In a recent post, I criticized conservative pundits who've portrayed the administration’s health care reform proposal as a move toward "socialized medicine." Opponents of the so-called "public option" seem to be among the most eager to frame these reforms as a wholesale government takeover of the health care industry.
As I've said, I believe this is a false argument. But underneath this bit of conservative sophistry is a fundamental truth about the nature of our health care dilemma.
The debate over national heath care is really a debate over social priorities. For many opponents of the Obama plan – most of whom legitimately fear that the public option is a backdoor to single-payer – the central question in this debate is whether those who have health insurance should be compelled through the tax system to financially support those who lack insurance. Progressives tend to see this as a no-brainer – health care is, after all, a "basic right" – but the issue becomes increasingly complicated when we begin to consider expensive medical innovations that are available to only the wealthiest citizens.

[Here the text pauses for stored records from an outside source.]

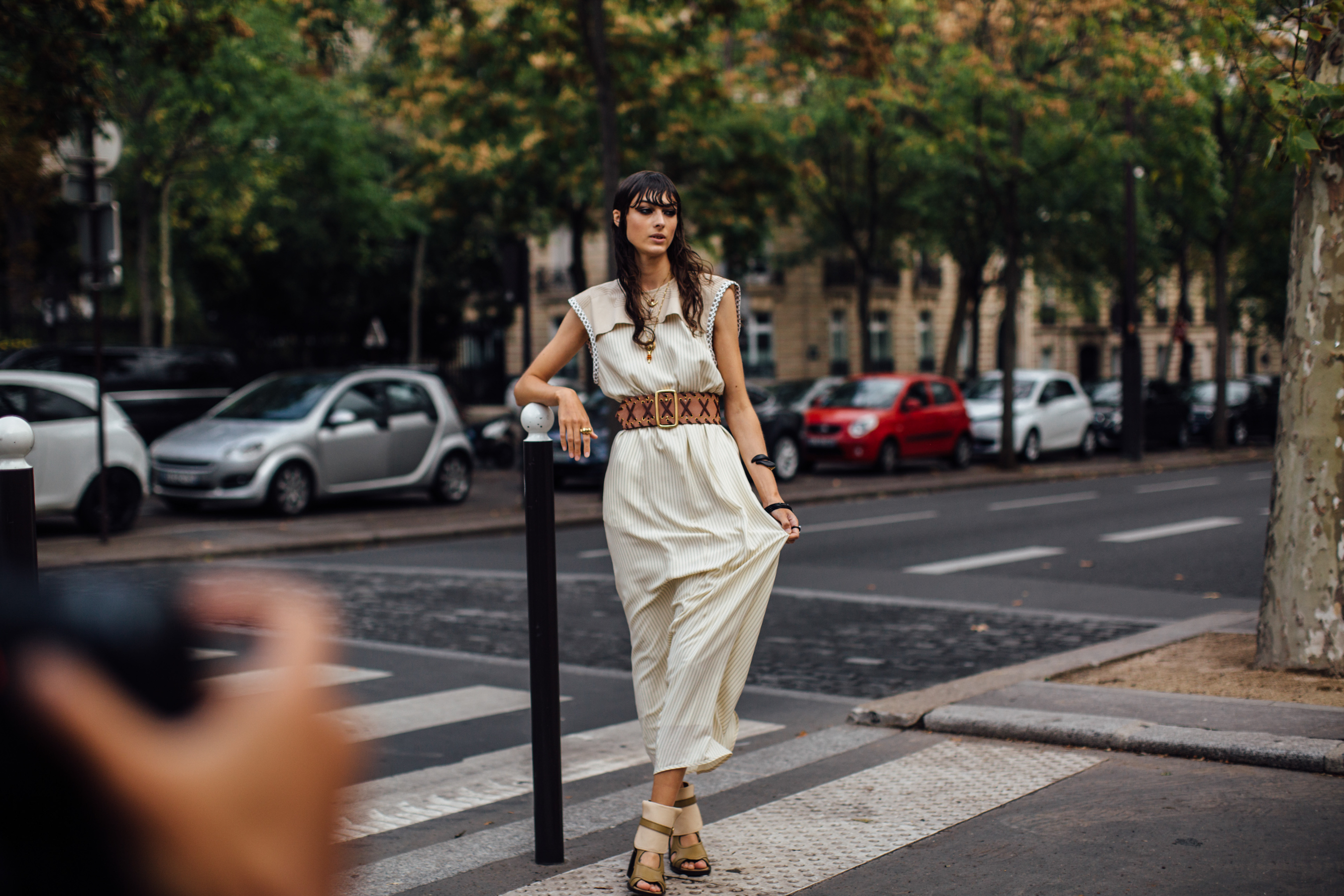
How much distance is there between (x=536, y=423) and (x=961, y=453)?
20.3 meters

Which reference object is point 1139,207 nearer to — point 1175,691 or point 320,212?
point 320,212

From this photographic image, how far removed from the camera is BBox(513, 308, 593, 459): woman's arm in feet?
11.4

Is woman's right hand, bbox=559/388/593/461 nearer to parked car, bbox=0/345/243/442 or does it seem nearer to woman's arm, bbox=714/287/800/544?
woman's arm, bbox=714/287/800/544

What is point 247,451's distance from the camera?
1399 centimetres

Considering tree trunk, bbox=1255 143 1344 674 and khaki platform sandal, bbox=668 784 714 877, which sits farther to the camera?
tree trunk, bbox=1255 143 1344 674

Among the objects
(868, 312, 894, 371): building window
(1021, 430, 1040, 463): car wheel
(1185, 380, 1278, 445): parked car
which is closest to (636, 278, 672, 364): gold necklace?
(1021, 430, 1040, 463): car wheel

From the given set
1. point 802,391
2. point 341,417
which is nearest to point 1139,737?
point 341,417

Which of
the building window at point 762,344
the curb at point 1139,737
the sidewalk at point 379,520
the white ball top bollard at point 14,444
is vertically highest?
the building window at point 762,344

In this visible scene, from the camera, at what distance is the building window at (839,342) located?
155ft

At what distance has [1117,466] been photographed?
939 inches

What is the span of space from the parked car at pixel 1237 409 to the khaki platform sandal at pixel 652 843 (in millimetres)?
29235

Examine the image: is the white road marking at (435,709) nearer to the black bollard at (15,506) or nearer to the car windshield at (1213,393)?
the black bollard at (15,506)

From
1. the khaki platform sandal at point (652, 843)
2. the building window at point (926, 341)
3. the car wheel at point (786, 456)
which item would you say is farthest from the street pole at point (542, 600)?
the building window at point (926, 341)

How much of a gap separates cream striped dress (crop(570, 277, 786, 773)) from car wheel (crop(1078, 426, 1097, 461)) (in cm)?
2389
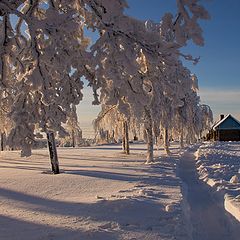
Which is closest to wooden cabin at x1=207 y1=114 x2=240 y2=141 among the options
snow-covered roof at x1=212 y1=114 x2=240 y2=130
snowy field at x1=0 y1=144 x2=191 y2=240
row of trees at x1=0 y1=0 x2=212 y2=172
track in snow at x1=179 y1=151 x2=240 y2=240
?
snow-covered roof at x1=212 y1=114 x2=240 y2=130

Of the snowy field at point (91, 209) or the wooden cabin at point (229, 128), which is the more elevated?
the wooden cabin at point (229, 128)

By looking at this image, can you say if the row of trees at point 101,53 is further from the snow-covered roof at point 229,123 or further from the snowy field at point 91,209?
the snow-covered roof at point 229,123

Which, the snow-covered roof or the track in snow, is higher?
the snow-covered roof

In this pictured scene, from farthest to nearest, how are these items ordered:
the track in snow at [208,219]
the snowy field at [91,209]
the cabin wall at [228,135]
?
the cabin wall at [228,135] < the track in snow at [208,219] < the snowy field at [91,209]

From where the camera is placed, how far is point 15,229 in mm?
6371

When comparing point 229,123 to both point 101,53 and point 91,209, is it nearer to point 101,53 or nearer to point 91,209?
point 91,209

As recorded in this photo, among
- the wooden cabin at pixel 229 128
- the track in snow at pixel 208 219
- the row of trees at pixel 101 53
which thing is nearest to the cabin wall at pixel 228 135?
the wooden cabin at pixel 229 128

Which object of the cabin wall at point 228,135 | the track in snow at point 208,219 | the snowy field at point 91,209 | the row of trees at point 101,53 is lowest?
the track in snow at point 208,219

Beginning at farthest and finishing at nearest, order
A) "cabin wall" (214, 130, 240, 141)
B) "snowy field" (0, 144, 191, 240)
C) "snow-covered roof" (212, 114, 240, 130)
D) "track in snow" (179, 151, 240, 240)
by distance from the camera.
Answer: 1. "cabin wall" (214, 130, 240, 141)
2. "snow-covered roof" (212, 114, 240, 130)
3. "track in snow" (179, 151, 240, 240)
4. "snowy field" (0, 144, 191, 240)

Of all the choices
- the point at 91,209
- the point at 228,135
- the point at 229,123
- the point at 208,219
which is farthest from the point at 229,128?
the point at 91,209

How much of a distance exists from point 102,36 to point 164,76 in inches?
65.5

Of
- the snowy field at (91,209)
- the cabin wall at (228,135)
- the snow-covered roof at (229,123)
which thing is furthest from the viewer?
the cabin wall at (228,135)

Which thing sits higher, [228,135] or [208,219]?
[228,135]

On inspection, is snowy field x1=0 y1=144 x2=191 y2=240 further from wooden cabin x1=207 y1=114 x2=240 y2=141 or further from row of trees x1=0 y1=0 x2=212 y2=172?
wooden cabin x1=207 y1=114 x2=240 y2=141
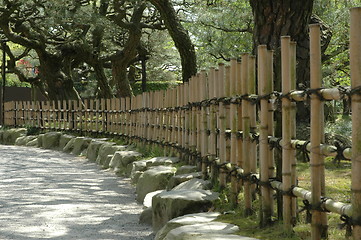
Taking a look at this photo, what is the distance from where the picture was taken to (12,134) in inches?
795

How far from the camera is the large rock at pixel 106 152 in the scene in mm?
12470

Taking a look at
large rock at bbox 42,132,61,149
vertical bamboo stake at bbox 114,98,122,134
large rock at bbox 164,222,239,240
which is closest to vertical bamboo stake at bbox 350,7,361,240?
large rock at bbox 164,222,239,240

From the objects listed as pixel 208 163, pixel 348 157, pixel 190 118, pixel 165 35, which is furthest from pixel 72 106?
pixel 348 157

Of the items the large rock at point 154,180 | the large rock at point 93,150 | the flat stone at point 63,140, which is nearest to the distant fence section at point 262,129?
the large rock at point 154,180

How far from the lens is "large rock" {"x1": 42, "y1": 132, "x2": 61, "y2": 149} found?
17.4 meters

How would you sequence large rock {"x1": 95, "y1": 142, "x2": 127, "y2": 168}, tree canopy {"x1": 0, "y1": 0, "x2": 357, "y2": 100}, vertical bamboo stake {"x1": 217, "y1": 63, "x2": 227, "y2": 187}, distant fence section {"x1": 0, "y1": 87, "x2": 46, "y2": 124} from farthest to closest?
distant fence section {"x1": 0, "y1": 87, "x2": 46, "y2": 124} → tree canopy {"x1": 0, "y1": 0, "x2": 357, "y2": 100} → large rock {"x1": 95, "y1": 142, "x2": 127, "y2": 168} → vertical bamboo stake {"x1": 217, "y1": 63, "x2": 227, "y2": 187}

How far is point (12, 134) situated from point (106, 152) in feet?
27.9

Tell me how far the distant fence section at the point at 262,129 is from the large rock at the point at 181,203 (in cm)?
28

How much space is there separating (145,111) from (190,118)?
152 inches

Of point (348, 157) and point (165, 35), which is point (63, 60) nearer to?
point (165, 35)

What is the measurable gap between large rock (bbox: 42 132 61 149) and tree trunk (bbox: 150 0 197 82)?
22.0ft

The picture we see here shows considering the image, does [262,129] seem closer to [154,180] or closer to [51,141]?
[154,180]

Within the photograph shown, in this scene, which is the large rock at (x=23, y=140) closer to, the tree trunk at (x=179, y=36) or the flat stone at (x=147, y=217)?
the tree trunk at (x=179, y=36)

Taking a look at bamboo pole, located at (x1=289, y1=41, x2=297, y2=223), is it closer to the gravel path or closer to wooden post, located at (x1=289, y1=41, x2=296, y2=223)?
wooden post, located at (x1=289, y1=41, x2=296, y2=223)
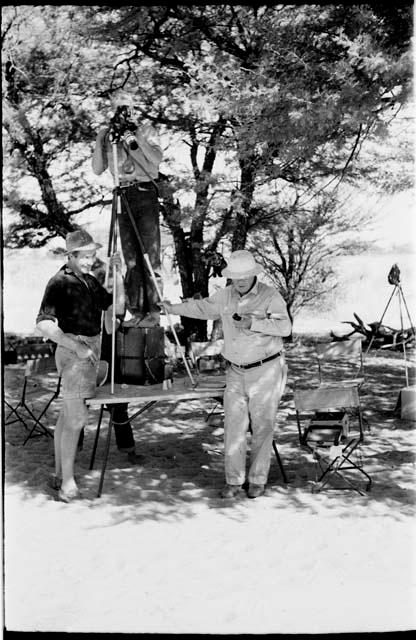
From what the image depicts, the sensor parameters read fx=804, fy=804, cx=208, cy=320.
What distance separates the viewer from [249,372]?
205 inches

If every American is entitled to health care, what level of care should be provided to each American? Should every citizen be afforded access to the most cutting edge medical technology? I think most progressives would agree that we cannot provide every citizen with the best possible care – the cost would be far too high. So how do we decide which illnesses should take precedence, and which procedures should be funded?

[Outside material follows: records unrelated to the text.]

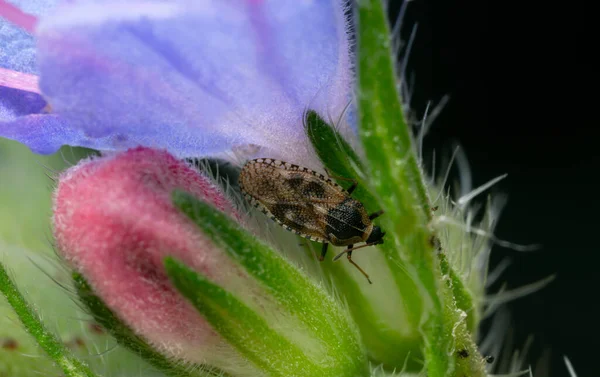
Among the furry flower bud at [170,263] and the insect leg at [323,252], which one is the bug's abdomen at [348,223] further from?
the furry flower bud at [170,263]

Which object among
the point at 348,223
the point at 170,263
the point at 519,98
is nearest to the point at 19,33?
the point at 170,263

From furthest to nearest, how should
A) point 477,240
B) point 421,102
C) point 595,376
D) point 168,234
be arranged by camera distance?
point 421,102 < point 595,376 < point 477,240 < point 168,234

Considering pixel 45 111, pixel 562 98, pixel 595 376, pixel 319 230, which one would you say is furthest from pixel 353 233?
pixel 562 98

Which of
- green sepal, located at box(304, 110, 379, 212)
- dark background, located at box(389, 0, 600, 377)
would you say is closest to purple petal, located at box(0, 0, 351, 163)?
green sepal, located at box(304, 110, 379, 212)

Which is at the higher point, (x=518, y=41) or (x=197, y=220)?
(x=518, y=41)

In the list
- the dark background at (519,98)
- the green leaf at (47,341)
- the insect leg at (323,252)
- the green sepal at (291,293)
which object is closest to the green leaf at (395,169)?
the green sepal at (291,293)

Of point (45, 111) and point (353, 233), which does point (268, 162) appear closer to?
point (353, 233)

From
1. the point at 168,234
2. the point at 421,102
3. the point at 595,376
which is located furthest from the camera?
the point at 421,102

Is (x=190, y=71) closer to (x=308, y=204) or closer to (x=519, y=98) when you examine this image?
(x=308, y=204)
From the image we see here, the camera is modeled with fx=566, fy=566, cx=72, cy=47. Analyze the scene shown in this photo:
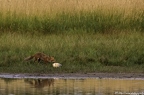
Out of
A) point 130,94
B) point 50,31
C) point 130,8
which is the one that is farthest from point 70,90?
point 130,8

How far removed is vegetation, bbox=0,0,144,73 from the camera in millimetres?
9758

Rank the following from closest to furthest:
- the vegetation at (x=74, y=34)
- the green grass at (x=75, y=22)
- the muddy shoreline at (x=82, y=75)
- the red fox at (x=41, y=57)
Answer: the muddy shoreline at (x=82, y=75), the red fox at (x=41, y=57), the vegetation at (x=74, y=34), the green grass at (x=75, y=22)

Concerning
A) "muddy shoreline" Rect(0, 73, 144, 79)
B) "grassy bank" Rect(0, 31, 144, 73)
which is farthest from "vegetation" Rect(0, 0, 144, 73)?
"muddy shoreline" Rect(0, 73, 144, 79)

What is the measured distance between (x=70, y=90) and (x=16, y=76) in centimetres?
166

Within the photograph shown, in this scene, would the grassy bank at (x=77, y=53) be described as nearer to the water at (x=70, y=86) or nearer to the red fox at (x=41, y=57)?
the red fox at (x=41, y=57)

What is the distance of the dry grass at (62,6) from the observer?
13.2 metres

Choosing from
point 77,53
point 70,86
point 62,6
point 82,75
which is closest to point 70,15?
point 62,6

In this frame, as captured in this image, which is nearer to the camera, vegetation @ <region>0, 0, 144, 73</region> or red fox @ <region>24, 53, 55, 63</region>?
red fox @ <region>24, 53, 55, 63</region>

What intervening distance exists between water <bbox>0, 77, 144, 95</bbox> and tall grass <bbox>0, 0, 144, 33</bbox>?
3.99 metres

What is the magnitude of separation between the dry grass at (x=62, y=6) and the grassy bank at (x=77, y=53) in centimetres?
150

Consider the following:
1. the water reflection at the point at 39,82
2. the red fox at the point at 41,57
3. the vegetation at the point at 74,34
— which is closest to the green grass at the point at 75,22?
the vegetation at the point at 74,34

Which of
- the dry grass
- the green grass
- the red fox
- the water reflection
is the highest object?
the dry grass

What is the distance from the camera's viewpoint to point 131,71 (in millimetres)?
9297

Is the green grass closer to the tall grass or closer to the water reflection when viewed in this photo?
the tall grass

The Obama administration’s push to address these difficult questions through comparative effectiveness research not only oversimplifies an extremely complex problem – it also ignores the moral dimensions of the problem. Those who criticize the inequity and inefficiency of the market must describe what they believe are the best – and most ethical – ways to prioritize treatment through the government.
These are not simply scientific questions; they are questions that involve serious moral judgment. We live in a country with limited resources and unlimited wants – this is the fundamental economic problem that all societies face. If the market is no longer rationing health care resources, the government must. But so far, those who advocate broader government control of the health care industry have been hesitant to acknowledge this point – or to explain their moral priorities.
It’s true that the government will not be taking over the health care system, but if we do move toward single-payer – as many progressives would like – the government may be purchasing most people's care. Even with their enormous bargaining power, the feds simply cannot afford to fund our unlimited wants.
There will have to be tradeoffs, and those who support a single-payer system should be honest about those tradeoffs.